去る1月10日、11日、金・土の両日、ブラジル岐阜県人会にて、県人会余剰品のバザ-を開催致しました。
何年ぶりに県人会の大掃除を昨年の暮れにした際、倉庫に埋れていたものを棚卸して品分け。本、皿、湯呑み、民芸品、Tシャツ、小物と500点以上を写真のように陳列して、WhatsApp等で知り合いに告知。2日間で80名近くの方々が訪問して下さいました。
急な日程で小規模な宣伝でしたが、予想以上の皆様方にお集まり頂き、心より感謝しております。
また、県人会の役員の方々にご足労をおかけ致しましたが、無事、成功裏に終えることができました。御来場の皆様、ボランティアの皆様、本当にありがとうございました。

 

(原稿:岐阜県人会会長 長屋充良)

 

2019年12月の出来事

  • 4日
    • 福井県人会にて第1回中部ブロック運動会の会議に長屋会長が参加
  • 4日
    • 2019年分の県連会費を納める
  • 10日
    • 12月の会報とX’masカードを日本へ郵送
  • 12日
    • 長屋会長が県連代表者会議と忘年会へ参加
  • 14日
    • 秋田県人会会館にて2020年度の日本祭り会議
    • 有志による県人会事務所の掃除
  • 17日
    • 第2回中部ブロック運動会の会議に長屋会長が参加
  • 21日
    • 12月度の定例理事会開催
  • 26日
    • 長屋会長がニッケイ新聞へ挨拶

 

12月定例理事会議事録要旨

  • 日時:2019年12月21日(土) 午後3時~
  • 出席者: 長屋充良会長、国井宏裕副会長、日比野健一会計理事、金子亭資書記理事、日々野亘理事、岐部理事、長尾昇理事、浅野正監事、佐久間ソニア会員、佐久間パウロ会員、長屋恵美子会員、中田エイジ会員、島村アナ会員(以上13名)
  • 審議内容
    1. 長屋会長挨拶
      今年最後の理事会という事で、皆さんに感謝の意を述べる。

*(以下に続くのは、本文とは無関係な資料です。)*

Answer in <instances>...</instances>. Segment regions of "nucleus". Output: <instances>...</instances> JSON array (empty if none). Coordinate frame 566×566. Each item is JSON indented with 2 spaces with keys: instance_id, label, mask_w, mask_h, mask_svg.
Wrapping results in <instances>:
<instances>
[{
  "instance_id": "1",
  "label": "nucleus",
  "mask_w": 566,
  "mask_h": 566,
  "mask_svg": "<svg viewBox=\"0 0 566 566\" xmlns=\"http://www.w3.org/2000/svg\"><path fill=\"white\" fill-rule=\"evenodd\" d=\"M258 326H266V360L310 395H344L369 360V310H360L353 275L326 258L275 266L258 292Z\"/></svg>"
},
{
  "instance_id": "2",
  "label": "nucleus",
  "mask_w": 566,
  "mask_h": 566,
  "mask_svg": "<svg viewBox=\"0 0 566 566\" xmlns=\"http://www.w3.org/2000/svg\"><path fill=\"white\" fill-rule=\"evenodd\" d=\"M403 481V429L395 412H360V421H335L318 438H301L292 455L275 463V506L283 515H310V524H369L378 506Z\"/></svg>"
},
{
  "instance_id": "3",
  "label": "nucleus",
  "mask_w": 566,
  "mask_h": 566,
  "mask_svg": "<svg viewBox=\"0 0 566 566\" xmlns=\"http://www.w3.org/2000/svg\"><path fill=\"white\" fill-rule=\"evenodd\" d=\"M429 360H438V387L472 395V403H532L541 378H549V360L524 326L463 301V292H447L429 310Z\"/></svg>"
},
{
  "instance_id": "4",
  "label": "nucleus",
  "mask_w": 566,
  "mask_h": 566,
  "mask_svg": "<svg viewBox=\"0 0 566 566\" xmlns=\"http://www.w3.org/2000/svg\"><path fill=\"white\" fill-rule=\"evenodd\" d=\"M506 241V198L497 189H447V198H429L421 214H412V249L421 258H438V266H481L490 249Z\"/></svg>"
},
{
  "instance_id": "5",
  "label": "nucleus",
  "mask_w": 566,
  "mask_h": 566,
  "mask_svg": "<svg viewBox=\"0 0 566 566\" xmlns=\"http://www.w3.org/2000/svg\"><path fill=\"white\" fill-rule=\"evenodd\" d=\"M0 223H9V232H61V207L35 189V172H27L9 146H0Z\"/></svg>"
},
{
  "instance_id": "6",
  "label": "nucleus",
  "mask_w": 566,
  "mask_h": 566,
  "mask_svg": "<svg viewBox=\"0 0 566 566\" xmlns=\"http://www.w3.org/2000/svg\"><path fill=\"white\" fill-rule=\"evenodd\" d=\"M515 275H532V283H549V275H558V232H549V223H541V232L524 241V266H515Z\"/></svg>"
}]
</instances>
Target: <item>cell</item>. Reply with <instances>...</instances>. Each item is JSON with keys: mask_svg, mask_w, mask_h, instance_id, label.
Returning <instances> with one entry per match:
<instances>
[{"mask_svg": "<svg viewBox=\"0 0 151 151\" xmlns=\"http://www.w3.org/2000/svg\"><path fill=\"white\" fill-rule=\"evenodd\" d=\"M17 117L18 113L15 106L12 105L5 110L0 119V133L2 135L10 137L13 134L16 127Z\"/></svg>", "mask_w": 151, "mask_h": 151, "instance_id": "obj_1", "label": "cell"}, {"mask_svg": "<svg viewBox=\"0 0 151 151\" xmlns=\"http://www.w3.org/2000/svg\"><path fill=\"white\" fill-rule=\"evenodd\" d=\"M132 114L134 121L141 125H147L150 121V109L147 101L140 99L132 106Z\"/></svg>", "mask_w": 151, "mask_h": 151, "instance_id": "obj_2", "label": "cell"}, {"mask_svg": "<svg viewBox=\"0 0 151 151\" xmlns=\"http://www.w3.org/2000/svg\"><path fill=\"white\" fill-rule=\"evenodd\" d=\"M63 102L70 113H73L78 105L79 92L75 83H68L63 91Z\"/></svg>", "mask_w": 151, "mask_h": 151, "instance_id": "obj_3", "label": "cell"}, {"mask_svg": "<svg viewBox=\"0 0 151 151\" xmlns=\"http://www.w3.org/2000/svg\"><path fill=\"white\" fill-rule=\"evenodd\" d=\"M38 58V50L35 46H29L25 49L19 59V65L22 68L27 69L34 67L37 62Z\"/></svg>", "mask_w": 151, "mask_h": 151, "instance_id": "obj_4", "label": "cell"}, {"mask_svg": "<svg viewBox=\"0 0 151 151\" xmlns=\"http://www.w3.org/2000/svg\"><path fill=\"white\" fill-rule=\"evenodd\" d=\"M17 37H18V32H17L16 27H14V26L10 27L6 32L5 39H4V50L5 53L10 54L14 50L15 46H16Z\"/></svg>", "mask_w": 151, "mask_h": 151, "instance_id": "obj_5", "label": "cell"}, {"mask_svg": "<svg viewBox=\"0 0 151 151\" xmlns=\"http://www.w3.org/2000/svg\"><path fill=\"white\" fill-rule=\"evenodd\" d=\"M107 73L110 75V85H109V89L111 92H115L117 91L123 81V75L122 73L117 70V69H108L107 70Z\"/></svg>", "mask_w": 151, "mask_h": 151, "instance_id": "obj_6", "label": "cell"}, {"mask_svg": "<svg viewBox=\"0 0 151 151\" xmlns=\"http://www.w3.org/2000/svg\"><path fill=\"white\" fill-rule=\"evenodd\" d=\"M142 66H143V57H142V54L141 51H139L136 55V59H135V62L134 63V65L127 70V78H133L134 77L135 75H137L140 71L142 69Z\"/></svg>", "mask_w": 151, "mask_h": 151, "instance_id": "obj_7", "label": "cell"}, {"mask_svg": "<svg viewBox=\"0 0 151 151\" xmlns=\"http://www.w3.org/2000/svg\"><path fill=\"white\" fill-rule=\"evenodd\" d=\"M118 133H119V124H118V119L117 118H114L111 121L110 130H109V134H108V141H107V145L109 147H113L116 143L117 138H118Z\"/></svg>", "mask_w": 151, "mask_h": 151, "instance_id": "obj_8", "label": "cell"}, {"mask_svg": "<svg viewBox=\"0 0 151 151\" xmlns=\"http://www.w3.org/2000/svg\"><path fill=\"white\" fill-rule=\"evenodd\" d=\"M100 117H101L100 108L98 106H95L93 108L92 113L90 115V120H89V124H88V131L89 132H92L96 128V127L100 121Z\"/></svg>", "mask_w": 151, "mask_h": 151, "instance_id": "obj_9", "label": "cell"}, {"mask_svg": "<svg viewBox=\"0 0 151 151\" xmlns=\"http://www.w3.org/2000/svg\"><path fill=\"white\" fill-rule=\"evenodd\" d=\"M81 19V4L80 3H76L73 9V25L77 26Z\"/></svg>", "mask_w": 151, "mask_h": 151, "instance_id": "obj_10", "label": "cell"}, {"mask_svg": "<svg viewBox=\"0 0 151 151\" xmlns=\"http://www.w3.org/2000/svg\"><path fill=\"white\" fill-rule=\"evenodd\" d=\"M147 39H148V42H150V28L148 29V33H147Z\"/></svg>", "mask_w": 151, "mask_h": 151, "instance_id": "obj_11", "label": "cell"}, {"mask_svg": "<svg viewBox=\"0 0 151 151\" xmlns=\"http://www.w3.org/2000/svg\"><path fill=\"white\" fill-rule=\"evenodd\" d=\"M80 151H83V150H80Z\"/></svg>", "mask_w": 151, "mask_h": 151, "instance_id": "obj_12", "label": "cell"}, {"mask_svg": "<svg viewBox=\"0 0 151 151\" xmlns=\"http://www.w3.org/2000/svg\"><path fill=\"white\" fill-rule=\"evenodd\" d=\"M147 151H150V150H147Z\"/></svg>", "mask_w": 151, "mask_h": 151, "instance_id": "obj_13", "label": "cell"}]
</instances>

この一年を振り返り、日本祭り、ジャパンハウス・セミナー、岐阜県アピールの夕べ等、様々なイベントでの郡上踊りを披露。第41回岐阜県農業高校生海外実習派遣団来伯、クーニャ一泊旅行、第1回春の屋台祭り、ブラジル岐阜県人会杯ゴルフコンペ(年2回)、忘年会等、沢山の会員、友人の方々のご参加を頂き、今までかつてない盛り上がりを収めた事を振り返る。
    2. 11月度の出来事報告
      第15回日伯友情交流絵画展、第1回春の屋台祭り、忘年会など様々な催しを実施。
    3. 11月度会計報告
      県庁より日本祭り並びにJHでのセミナーによる岐阜県アピール業務委託金の入金報告。
      絵画展の会計処理に関する質疑。
    4. 第1回中部圏大運動会
      長屋会長から中部圏県人会10県人会+埼玉県人会による第1回中部圏大運動会開催の説明。若手を中心とした協力が求められる。来年9月20日に実施予定。会場探し進行中。
    5. 来年度日本祭り、郡上踊りについて、準備日程を提出。
    6. 新体制に関する選挙委員会を設立。長尾理事が選挙委員長就任。
    7. 2020年度年次総会日程を2020年2月16日(日)10時開始と決定。議長に日比野亘理事を仮認定。
    8. 事務局について諸項目を討議。